Von Jubel ist aber nichts zu spüren; vielmehr kocht die Volksseele, wie übervolle Leserbrief-Seiten in der »Magdeburger Volksstimme« belegen. Für heiligen Furor sorgt der Umstand, dass Meller den Sarg nach Halle überführen ließ – aus wissenschaftlichen Gründen und wegen besserer Arbeitsbedingungen im Landesmuseum für Vorgeschichte, wie er betont. Dagegen vermuten die Magdeburger eine Art Trophäenjagd, mit der das Ansehen Halles gestärkt werden soll.

Verwiesen wird auf die Tatsache, dass auch die Himmelsscheibe von Nebra, eine im Süden Sachsen-Anhalts gefundene frühe Sternenkarte, in Halle liegt, während im eigens gebauten Museum »Arche Nebra« eine Kopie zu sehen ist. Landesarchäologe Meller wird nun in einem Atemzug mit Heinrich Schliemann genannt, der den Schatz von Troja nach Berlin holte.

Angestachelt wurden die Vergleiche durch ausgesprochen ungeschicktes Vorgehen der Wissenschaftler. So erfuhr Magdeburgs Rathauschef Lutz Trümper aus der Zeitung vom Fund und dessen Präsentation in Halle. Wegen solcher Pannen wird sich nun sogar der Kulturausschuss des Landtags mit dem Fall befassen. Es habe »jedes Feingefühl gefehlt«, wettert Stefan Gebhardt (LINKE), der eine »Form von Kulturpiraterie« sieht.

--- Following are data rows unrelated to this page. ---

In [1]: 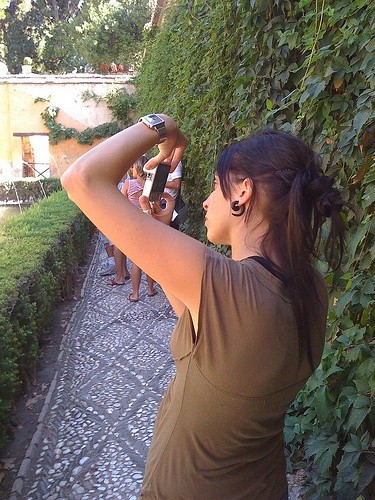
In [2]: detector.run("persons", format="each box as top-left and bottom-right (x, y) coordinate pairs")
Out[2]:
(98, 155), (182, 304)
(109, 60), (124, 74)
(61, 114), (360, 496)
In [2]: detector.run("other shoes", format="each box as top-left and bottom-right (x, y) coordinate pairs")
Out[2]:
(126, 259), (132, 267)
(97, 262), (115, 276)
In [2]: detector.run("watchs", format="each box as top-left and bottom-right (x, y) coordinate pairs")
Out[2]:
(137, 113), (170, 144)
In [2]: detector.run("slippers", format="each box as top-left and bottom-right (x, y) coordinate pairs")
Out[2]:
(106, 278), (125, 285)
(123, 274), (131, 280)
(146, 288), (157, 297)
(127, 293), (139, 302)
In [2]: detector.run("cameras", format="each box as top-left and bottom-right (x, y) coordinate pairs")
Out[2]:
(142, 162), (171, 202)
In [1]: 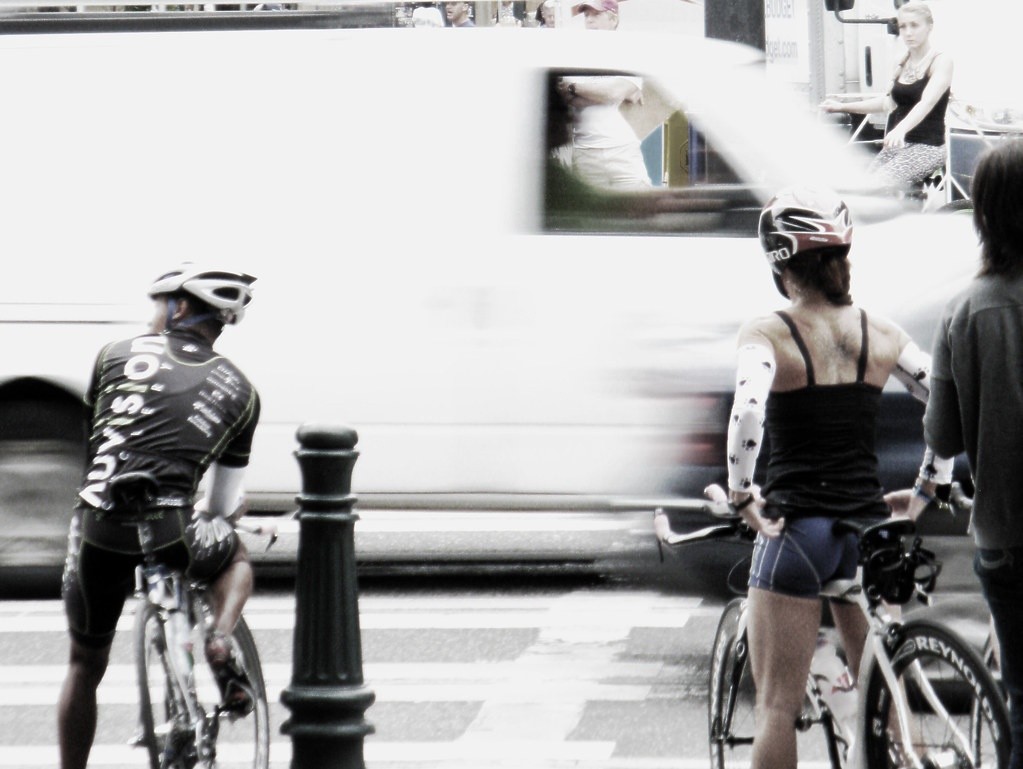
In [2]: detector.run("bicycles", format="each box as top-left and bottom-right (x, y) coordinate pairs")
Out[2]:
(130, 503), (273, 768)
(648, 478), (1017, 769)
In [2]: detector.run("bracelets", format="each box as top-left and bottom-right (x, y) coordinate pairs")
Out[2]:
(568, 82), (577, 95)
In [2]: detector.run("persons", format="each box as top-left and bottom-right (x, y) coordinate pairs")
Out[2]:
(922, 135), (1022, 721)
(411, 0), (558, 28)
(818, 1), (953, 189)
(559, 0), (651, 189)
(725, 190), (956, 769)
(53, 259), (262, 769)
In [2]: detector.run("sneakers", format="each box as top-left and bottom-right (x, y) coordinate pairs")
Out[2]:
(207, 632), (255, 718)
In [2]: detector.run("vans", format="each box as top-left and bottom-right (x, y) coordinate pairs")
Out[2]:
(0, 10), (986, 608)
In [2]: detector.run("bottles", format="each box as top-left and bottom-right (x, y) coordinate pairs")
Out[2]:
(172, 612), (194, 677)
(809, 632), (861, 743)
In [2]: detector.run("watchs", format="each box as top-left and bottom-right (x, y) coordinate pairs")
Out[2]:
(728, 494), (755, 515)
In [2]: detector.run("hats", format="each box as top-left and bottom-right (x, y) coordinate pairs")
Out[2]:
(576, 0), (619, 15)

Befeuert wird der Zwist um die Gebeine durch traditionelle Animositäten zwischen Magdeburg und Halle. Im Internet wird nicht nur auf die Abstimmung zur Landeshauptstadt 1990 verwiesen, als Halle knapp unterlag; es werden auch böse Vorurteile gepflegt. Eine Kommunalpolitikerin aus Magdeburg klagt, man habe sich »immer bemüht«, keine Neiddebatte zwischen den Städten aufkommen zu lassen; das Land aber stehe wohl nicht zur Gleichbehandlung.

Die Regierung bemüht sich nun um Schadensbegrenzung. Im Kultusministerium wurden gestern ein »Masterplan« zum weiteren Umgang mit Edithas sterblichen Überresten beraten und eine Projektgruppe gegründet. Man sei sich einig, dass die Gebeine »auf alle Fälle wieder beigesetzt« würden, sagte eine Sprecherin – im Magdeburger Dom und möglichst noch in dessen derzeit gefeiertem 800. Jubiläumsjahr. Auch der Bleisarg solle später in der Landeshauptstadt präsentiert werden. Ein »Komitee zur Befreiung von Editha«, wie es im Internet bereits gefordert wird, scheint also vorerst unnötig.